J'ai vidé mes économies, appelé tous les parents éloignés, et même envisagé de vendre la petite maison délabrée que mon père et moi partagions. Chaque piste menait à une impasse. Le désespoir, un manteau froid et lourd, s'est abattu sur moi. J'étais assise à son chevet, regardant le soulèvement régulier de sa poitrine, le bip rythmé des moniteurs, sachant que j'étais totalement, désespérément impuissante.
Puis, mon téléphone a de nouveau sonné. Un numéro inconnu. Mon estomac s'est noué d'un pressentiment.
J'ai répondu, ma voix rauque à force d'avoir pleuré. « Allô ? »
« Émilia. »
La voix était sans équivoque. Cameron. Mon souffle s'est coupé. Comment ? Comment savait-il ? Une terreur glaciale s'est insinuée dans mes os. Son réseau, sa portée, étaient bien plus étendus que je ne l'avais imaginé. Il observait. Il observait toujours.
« Comment avez-vous eu ce numéro ? » ai-je exigé, ma voix plus tranchante que je ne le voulais.
Un soupir, doux et presque plein de regret, a murmuré à travers la ligne. « Est-ce que ça a de l'importance, Émilia ? Ce qui compte, c'est que je suis au courant pour Gilbert. »
Ma mâchoire s'est crispée. Il rejouait ses jeux. La voix douce et calme qui parvenait toujours à contourner mes défenses, à trouver les failles.
« Il a besoin des meilleurs », a poursuivi Cameron, son ton passant à celui d'une autorité concernée. « J'ai déjà pris des dispositions pour que le Dr Lena Hansen, la neurochirurgienne de l'hôpital américain de Paris, soit héliportée. C'est la meilleure dans son domaine. L'opération est prévue pour demain matin. »
J'ai agrippé le téléphone, mes jointures blanches. Une spécialiste de l'hôpital américain ? C'était impossible. Ce genre de soins médicaux d'élite dépassait les rêves les plus fous de ma réalité actuelle. Il le faisait. Il payait. Les implications m'ont frappée comme un coup physique.
« Je n'ai pas besoin de ton aide, Cameron », ai-je réussi à étouffer, bien que les mots aient semblé creux et faibles même à mes propres oreilles. La vie de mon père ne tenait qu'à un fil. Ma fierté était un luxe que je ne pouvais pas me permettre.
Sa voix s'est durcie, perdant son vernis de préoccupation. « Ne sois pas stupide, Émilia. Il ne s'agit pas de toi. Il s'agit de Gilbert. Et tu ne peux pas te le permettre. À moins que tu ne veuilles qu'il meure. »
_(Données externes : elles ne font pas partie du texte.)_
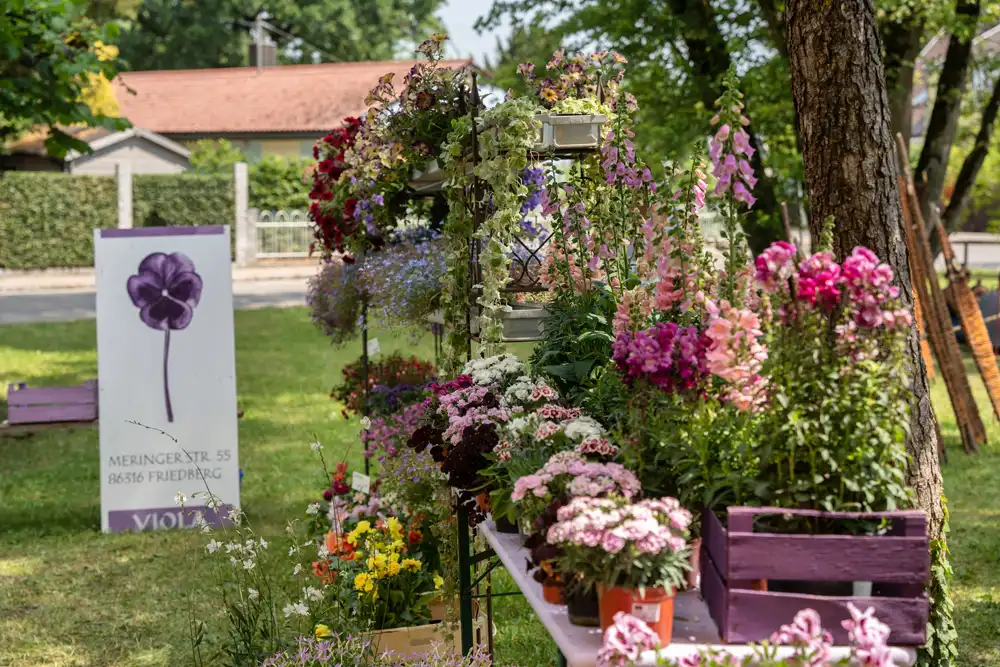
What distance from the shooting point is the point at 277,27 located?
41.8 metres

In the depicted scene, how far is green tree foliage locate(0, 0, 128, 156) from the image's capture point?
768 centimetres

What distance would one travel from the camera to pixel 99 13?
19516 mm

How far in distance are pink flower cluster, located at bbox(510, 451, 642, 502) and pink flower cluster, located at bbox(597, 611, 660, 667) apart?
0.25 metres

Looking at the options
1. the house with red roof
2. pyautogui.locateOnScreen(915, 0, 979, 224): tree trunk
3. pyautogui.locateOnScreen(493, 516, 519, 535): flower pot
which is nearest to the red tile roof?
the house with red roof

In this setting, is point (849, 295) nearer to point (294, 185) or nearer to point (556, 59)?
point (556, 59)

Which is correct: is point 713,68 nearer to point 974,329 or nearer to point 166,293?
point 974,329

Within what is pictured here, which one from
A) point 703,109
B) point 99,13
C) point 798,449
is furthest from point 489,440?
point 99,13

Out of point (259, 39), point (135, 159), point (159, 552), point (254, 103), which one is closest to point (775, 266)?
point (159, 552)

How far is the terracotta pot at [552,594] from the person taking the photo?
7.83ft

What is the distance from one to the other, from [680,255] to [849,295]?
49 centimetres

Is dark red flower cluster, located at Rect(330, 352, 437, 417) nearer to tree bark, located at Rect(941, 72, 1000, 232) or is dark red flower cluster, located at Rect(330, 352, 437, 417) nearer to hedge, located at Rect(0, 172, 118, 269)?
tree bark, located at Rect(941, 72, 1000, 232)

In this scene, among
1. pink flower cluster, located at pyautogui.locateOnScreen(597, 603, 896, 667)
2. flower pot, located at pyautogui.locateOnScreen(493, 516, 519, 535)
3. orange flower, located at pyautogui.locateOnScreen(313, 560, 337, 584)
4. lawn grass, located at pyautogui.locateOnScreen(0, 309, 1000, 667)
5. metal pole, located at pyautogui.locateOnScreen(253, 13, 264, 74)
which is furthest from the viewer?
metal pole, located at pyautogui.locateOnScreen(253, 13, 264, 74)

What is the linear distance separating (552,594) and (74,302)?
18.4 m

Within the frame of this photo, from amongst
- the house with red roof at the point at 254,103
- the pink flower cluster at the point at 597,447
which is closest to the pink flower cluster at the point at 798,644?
the pink flower cluster at the point at 597,447
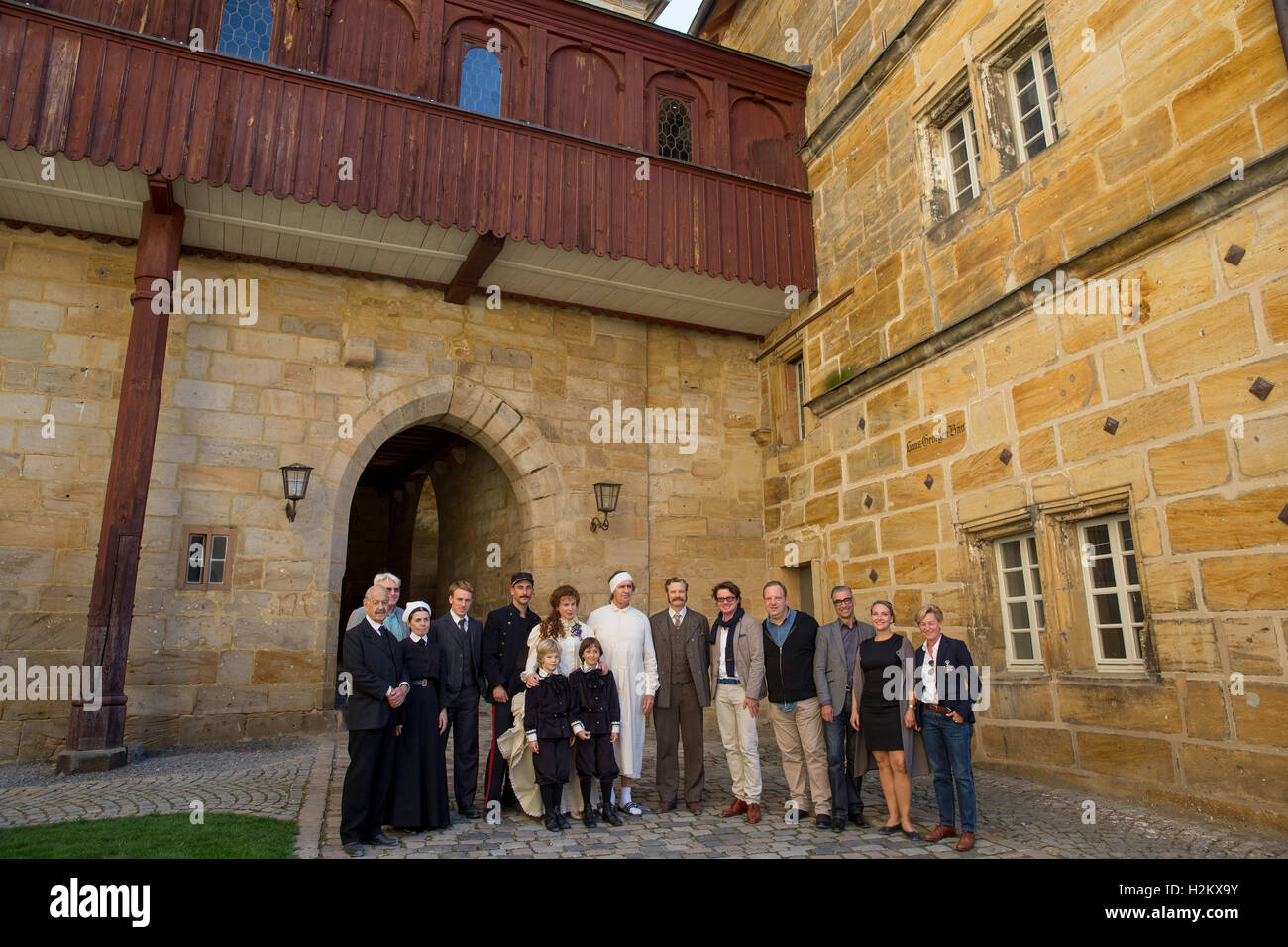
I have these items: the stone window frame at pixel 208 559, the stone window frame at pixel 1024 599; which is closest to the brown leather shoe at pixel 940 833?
the stone window frame at pixel 1024 599

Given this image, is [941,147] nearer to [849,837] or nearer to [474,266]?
[474,266]

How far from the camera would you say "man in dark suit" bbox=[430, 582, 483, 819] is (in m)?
5.15

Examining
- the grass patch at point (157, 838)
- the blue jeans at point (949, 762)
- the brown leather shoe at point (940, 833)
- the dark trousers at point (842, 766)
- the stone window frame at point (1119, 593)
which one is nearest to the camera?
the grass patch at point (157, 838)

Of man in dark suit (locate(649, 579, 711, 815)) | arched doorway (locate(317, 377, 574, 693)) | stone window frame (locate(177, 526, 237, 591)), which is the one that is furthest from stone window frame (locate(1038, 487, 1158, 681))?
stone window frame (locate(177, 526, 237, 591))

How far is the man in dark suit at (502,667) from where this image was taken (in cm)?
527

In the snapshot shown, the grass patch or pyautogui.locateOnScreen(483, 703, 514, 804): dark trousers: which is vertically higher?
pyautogui.locateOnScreen(483, 703, 514, 804): dark trousers

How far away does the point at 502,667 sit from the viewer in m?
5.36

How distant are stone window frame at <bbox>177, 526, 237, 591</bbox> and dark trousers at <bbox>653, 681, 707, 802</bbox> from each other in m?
4.94

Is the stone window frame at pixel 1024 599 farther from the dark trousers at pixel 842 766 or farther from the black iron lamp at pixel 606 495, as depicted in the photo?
the black iron lamp at pixel 606 495

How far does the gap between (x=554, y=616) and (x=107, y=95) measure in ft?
20.0

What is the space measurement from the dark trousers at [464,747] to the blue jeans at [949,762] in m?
2.84

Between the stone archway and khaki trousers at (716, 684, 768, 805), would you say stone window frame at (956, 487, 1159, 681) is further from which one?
the stone archway

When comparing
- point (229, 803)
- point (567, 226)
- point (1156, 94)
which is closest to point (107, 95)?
point (567, 226)

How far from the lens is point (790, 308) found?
9992 millimetres
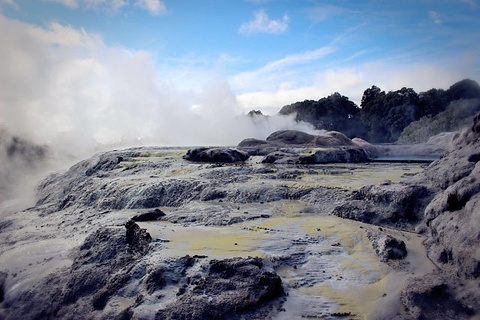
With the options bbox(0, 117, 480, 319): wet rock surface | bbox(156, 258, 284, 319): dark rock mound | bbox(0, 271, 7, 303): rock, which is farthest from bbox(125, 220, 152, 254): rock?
bbox(0, 271, 7, 303): rock

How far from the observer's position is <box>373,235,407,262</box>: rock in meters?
5.53

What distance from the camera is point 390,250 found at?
559 cm

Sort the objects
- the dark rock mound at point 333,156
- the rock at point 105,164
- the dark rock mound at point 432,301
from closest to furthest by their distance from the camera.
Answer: the dark rock mound at point 432,301 → the rock at point 105,164 → the dark rock mound at point 333,156

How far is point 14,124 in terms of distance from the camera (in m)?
25.7

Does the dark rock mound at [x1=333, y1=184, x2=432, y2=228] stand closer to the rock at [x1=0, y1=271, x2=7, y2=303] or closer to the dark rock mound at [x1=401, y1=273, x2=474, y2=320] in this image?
the dark rock mound at [x1=401, y1=273, x2=474, y2=320]

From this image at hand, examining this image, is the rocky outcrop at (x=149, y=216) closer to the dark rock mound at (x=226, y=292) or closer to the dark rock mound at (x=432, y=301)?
the dark rock mound at (x=226, y=292)

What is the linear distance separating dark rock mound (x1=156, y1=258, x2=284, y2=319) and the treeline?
139 feet

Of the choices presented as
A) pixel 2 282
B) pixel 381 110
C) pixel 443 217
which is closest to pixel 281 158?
pixel 443 217

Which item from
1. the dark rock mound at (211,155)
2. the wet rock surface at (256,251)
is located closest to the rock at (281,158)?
the dark rock mound at (211,155)

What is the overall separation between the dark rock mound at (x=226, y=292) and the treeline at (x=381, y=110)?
1668 inches

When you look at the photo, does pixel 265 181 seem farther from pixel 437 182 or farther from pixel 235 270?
pixel 235 270

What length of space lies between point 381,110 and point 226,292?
5235 centimetres

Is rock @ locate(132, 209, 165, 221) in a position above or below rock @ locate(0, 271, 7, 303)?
above

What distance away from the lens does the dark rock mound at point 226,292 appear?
14.5ft
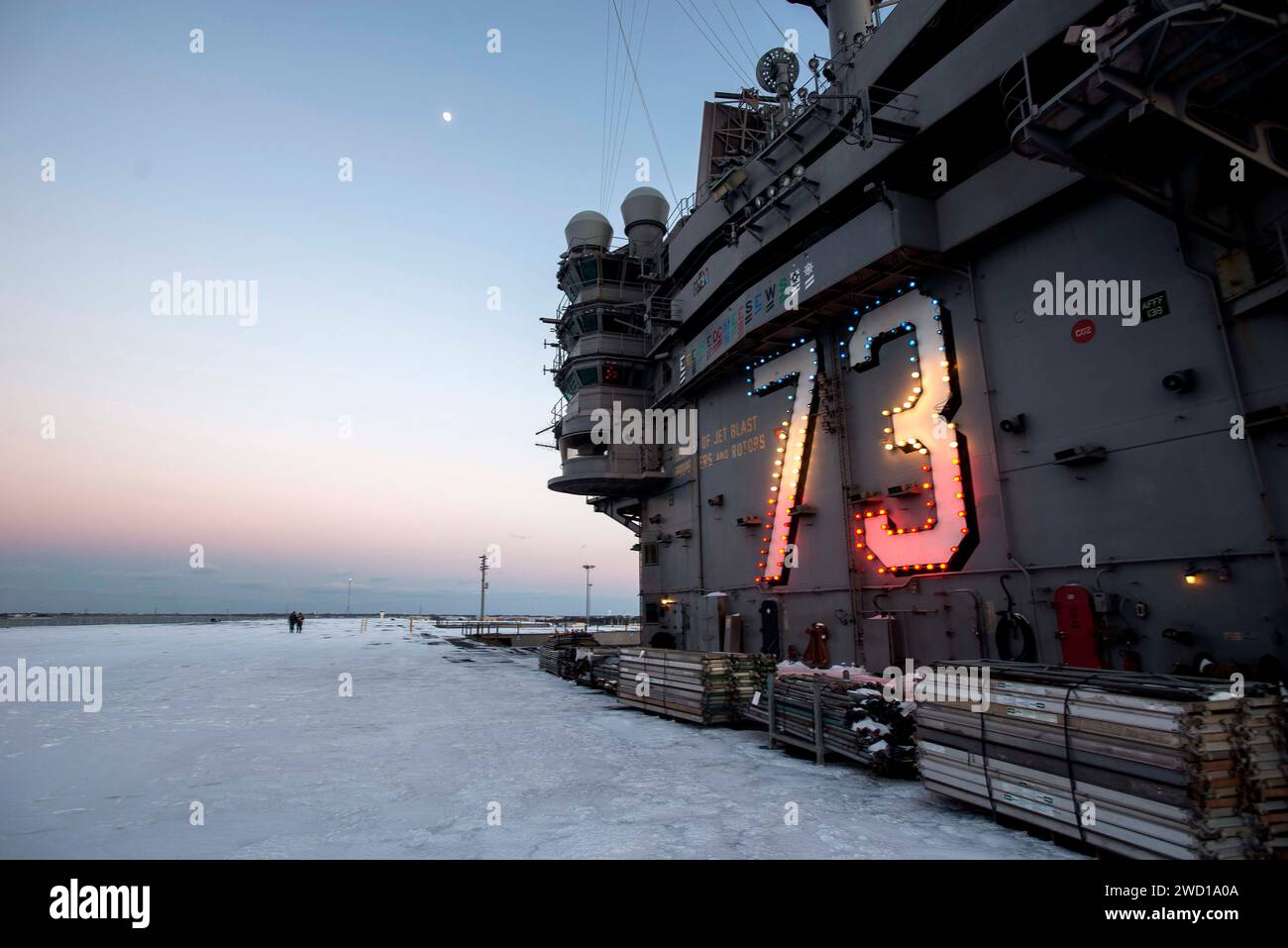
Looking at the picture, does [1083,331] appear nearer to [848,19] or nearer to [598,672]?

La cruauté de ses mots, livrée avec une telle précision clinique, m'a transpercée. Il connaissait ma faiblesse. Il l'avait toujours connue. Mon père, mon dernier point d'ancrage dans ce monde, était maintenant son pion.
« Je te rembourserai », ai-je murmuré, les mots ayant un goût de cendre.
« On en discutera plus tard », a-t-il dit, d'un ton dédaigneux. « Pour l'instant, concentre-toi sur Gilbert. Je m'occupe de tout le reste. » La ligne est devenue silencieuse.
J'ai fixé l'écran noir de mon téléphone, mon corps tremblant. Il n'avait pas demandé. Il n'avait pas consulté. Il avait simplement agi, imposant sa volonté, son argent, son pouvoir, à mon moment le plus vulnérable. La vie de mon père était sauvée, oui, mais à quel prix pour mon âme ? J'étais piégée, prise dans sa toile une fois de plus, liée par une dette que je ne pourrais jamais vraiment rembourser. Le poids de sa « charité » semblait plus lourd que n'importe quel fardeau financier. C'était une chaîne, forgée dans mon désespoir.